• [ページ抜粋]:
幽霊たち (新潮文庫)幽霊たち (新潮文庫)感想
  ミステリアスであり探偵たちの話ではあるがミステリーではない。なぜなら、そこには事件がないから。事件の起こらない世界の探偵はインクの切れたボールペンで書く小説みたいなもので、退屈とアイデンティティへの不安と暴走で狂ってしまってもしかたがない。この、何も起こらないから何かを起こす手法というのは解説によると他の作家もやっているみたいだが、この作品では実に上手く成功しているようにおもう。中編小説で本当に事件が起こらない、というのはほぼ有り得ないので大体先は読めてしまうが、それでも文学作品として読み応えがあった。

空間的質問の記録
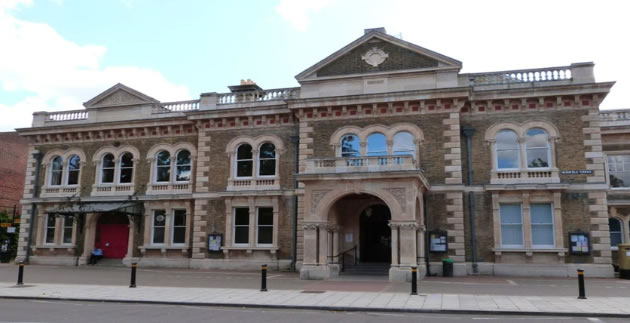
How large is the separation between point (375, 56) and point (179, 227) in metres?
13.3

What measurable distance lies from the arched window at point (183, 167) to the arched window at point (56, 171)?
773 cm

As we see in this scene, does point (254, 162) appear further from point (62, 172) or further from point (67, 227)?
point (62, 172)

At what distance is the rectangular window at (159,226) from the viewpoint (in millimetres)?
26484

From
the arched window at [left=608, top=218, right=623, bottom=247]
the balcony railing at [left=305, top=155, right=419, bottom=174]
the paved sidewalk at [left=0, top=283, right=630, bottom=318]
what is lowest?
the paved sidewalk at [left=0, top=283, right=630, bottom=318]

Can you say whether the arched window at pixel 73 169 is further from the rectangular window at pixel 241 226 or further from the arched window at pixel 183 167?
the rectangular window at pixel 241 226

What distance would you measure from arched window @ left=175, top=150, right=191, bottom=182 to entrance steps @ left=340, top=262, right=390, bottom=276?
10.2 meters

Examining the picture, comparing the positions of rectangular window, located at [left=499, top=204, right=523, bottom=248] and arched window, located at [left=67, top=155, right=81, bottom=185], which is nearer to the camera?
rectangular window, located at [left=499, top=204, right=523, bottom=248]

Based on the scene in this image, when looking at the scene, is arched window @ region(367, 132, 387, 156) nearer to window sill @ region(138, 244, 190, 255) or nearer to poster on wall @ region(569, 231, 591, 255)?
poster on wall @ region(569, 231, 591, 255)

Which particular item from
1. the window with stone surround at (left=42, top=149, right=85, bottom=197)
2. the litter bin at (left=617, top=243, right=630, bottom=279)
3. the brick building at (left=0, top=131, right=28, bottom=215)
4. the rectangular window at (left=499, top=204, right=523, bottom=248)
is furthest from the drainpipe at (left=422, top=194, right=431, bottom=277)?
the brick building at (left=0, top=131, right=28, bottom=215)

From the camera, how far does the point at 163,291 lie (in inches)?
589

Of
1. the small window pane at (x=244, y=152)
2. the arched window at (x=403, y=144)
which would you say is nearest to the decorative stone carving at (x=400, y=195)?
the arched window at (x=403, y=144)

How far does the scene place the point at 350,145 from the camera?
76.3ft

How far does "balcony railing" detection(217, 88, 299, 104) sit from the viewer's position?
2516 centimetres

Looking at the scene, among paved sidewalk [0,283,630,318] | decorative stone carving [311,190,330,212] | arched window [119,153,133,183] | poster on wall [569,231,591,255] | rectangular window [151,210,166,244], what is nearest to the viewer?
paved sidewalk [0,283,630,318]
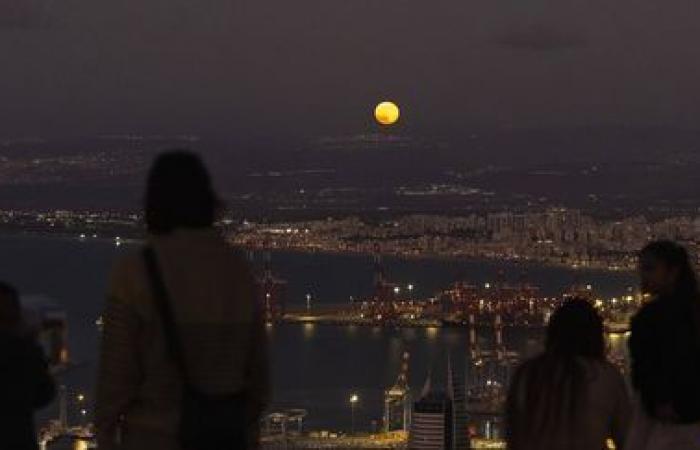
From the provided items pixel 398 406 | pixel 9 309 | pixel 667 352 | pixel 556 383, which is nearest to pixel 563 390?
pixel 556 383

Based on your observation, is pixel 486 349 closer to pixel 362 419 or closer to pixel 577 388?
pixel 362 419

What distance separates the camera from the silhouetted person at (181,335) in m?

• [作業内容]: 「幽霊たち」の感想文から、「幽霊たち (新潮文庫)幽霊たち (新潮文庫)感想」で始まり「作品として読み応えがあった。」まで続く箇所を、一字も変えずに出力せよ。

• [完全な解答]:
幽霊たち (新潮文庫)幽霊たち (新潮文庫)感想
  ミステリアスであり探偵たちの話ではあるがミステリーではない。なぜなら、そこには事件がないから。事件の起こらない世界の探偵はインクの切れたボールペンで書く小説みたいなもので、退屈とアイデンティティへの不安と暴走で狂ってしまってもしかたがない。この、何も起こらないから何かを起こす手法というのは解説によると他の作家もやっているみたいだが、この作品では実に上手く成功しているようにおもう。中編小説で本当に事件が起こらない、というのはほぼ有り得ないので大体先は読めてしまうが、それでも文学作品として読み応えがあった。